Three hundred and sixty six days ago,
We'd been sleeping in snatches between contractions
For three consecutive nights already.
Our midwife was growing increasingly restive
About a well past-term delivery
An hour through mountains and snow to a hospital.
So we gave in, loaded the truck and went
Away from our nest, down to the damn hospital
Timing each interval along the way,
Barely looking out at the Silvery Slocan
As we rounded Cape Horn under the Lid,
Skies like cold blankets soaked in Slocan's black water,
Narrow Route 6 walled by old snow and pines,
Winter-dark farms trailing woodsmoke, towns of few lights,
All the landmarks we loved in summer, dimmed.
We reached downtown Nelson under a light noon rain,
Pulled into the hospital parking lot
And jockeyed for a spot, not being urgent yet.
We had an appointment for a stress test,
But we weren't Canadians and had no health cards.
Our own crappy insurance meant nothing,
And before we could check in for the test,
We were separated, one doing paperwork,
Making various guarantees to pay,
Via credit cards and blood oaths, all coming bills,
While the other was stranded in a hall
Being torn up for renovations, unheated,
In labor on a plastic chair, alone.
By the time we were reunited and upstairs
Things were too far along to go back north.
The home-birth in the cabin by the lake was out.
We made peace with the little hospital,
Dowdy, underfunded, expensive, but friendly,
Kind to anxious first-time parents on edge
And in pain. They settled us in a soft-lit room
Down a hall where loud screams would be okay.

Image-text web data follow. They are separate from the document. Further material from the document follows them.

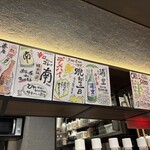 おでんと、アジフライ。 バルチカ03 - 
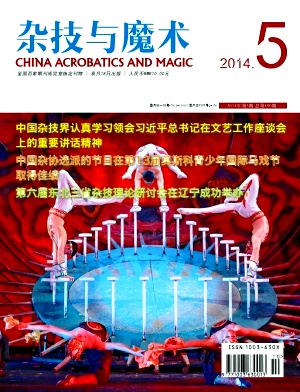 雜技與魔術論文發表指導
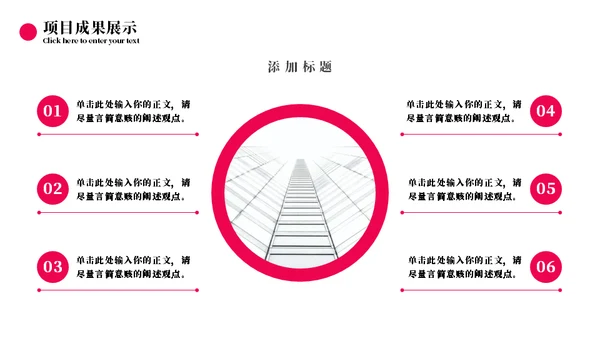项目总结汇报办公场景通用PPT模板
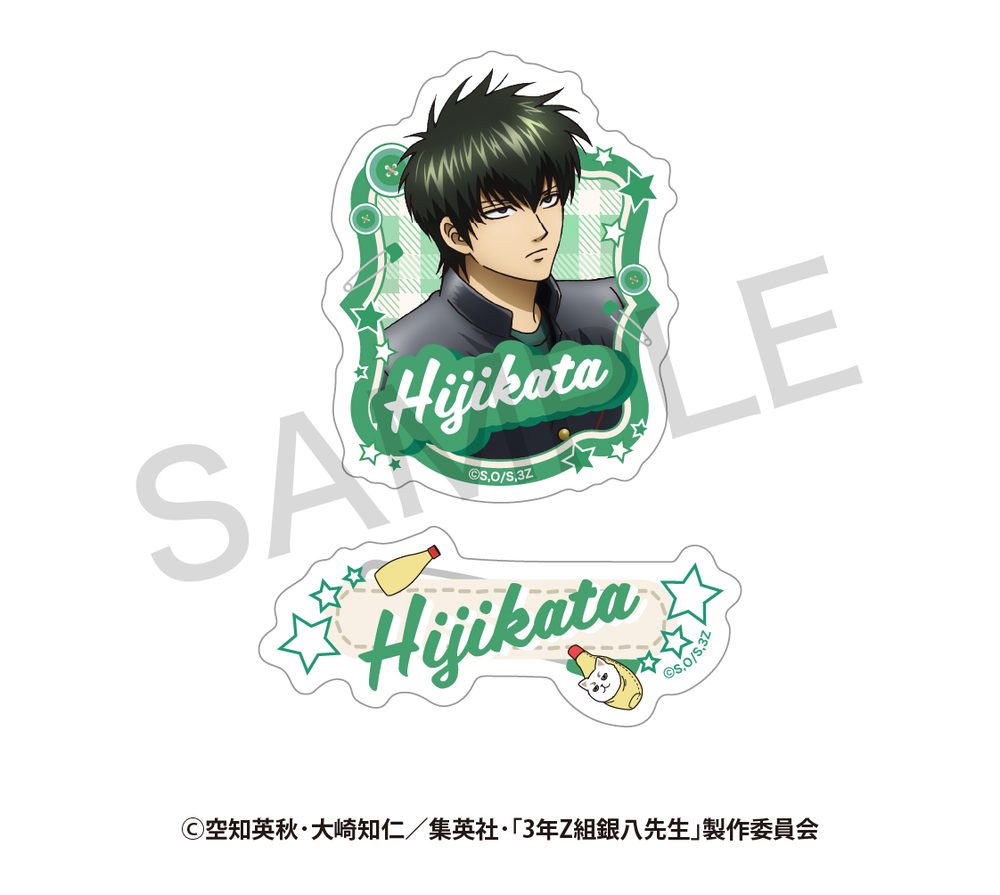 3年Z組銀八先生 描き下ろしステッカーセット さいほうVer. 土方十四郎 ("3-Z Class Ginpachi-sensei" Original Illustration Sticker Set Sewing Ver. Hijikata Toushirou)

They took the usual measurements, ultrasound,
Signatures, due note of our birth requests--
No painkillers, minimal monitoring, time,
Especially time. And then the push
Began in earnest, hour after hour after hour,
Each featuring its own turn of events,
Our doula arrived, then departed to get soup.
The soup was tasty and soothing until
During one contraction it came back up and out.
The dim day turned into a foggy night
By the middle of the afternoon, and the room
Was shuttered, the lamps and machines muted.
The nurses changed shifts, the midwife and doula stayed,
The one quiet except for instructions,
The other encouraging, crooning, holding tight.
The scene shifted from bed to birthing tub.
A calmer, chanting, almost tranquil phase began.
For a few hours it was almost blissful.
We joked, we sang, we said sweet and endearing things,
Between the contractions and the pushing,
And we thought you would emerge soon, but you didn't.
The midwife was concerned things had plateaued.
Around late mid-evening the tub was abandoned.
Now we paced the room between contractions.
The pain lost its mystic, spiritual distance
And became a beast with teeth and hot breath
Capable of ripping out howls, curses, and real screams.
The nurses changed shifts again. The date changed.
The doula comforted us. The midwife took notes
And shook her head, pursed her lips, and advised
One more hard push, and if the water didn't break,
She would open the amniotic sac
To free you for the hard swim toward your own life.
And then the scene returned to bed for good.
The next four hours knotted themselves into a rose
Of blood, pain, deep-throated howls from shared throats
Mother, father, doula head to head together,
Midwife at the foot of the bed, by turns
Looking pleased, concerned or bored, nurses here and there,
The fetal heartbeat monitor our guide,
Our steady beacon through the small hours of the night,
Your confident reassurance to us
That you were still there, you were all right, you were calm,
Even as you and your mother entered,
Father following, the heart of the labyrinth
From which we must emerge transformed, as three,
When at last a wiser nurse suggested a change
In the rhythm of breathing and pushing
And finally, just after four in the morning,
From the wet coil of exhaustion and pain
You began to rotate your way out to the world.
In the necessary gush of dark blood,
After all those days and nights and hours you arrived
In a rush so quick you were hard to catch.
You glistened in the red dark, your eyes wide open,
And we placed you on your mother's soft breast.
We were glad, spent, and stunned. And you were here.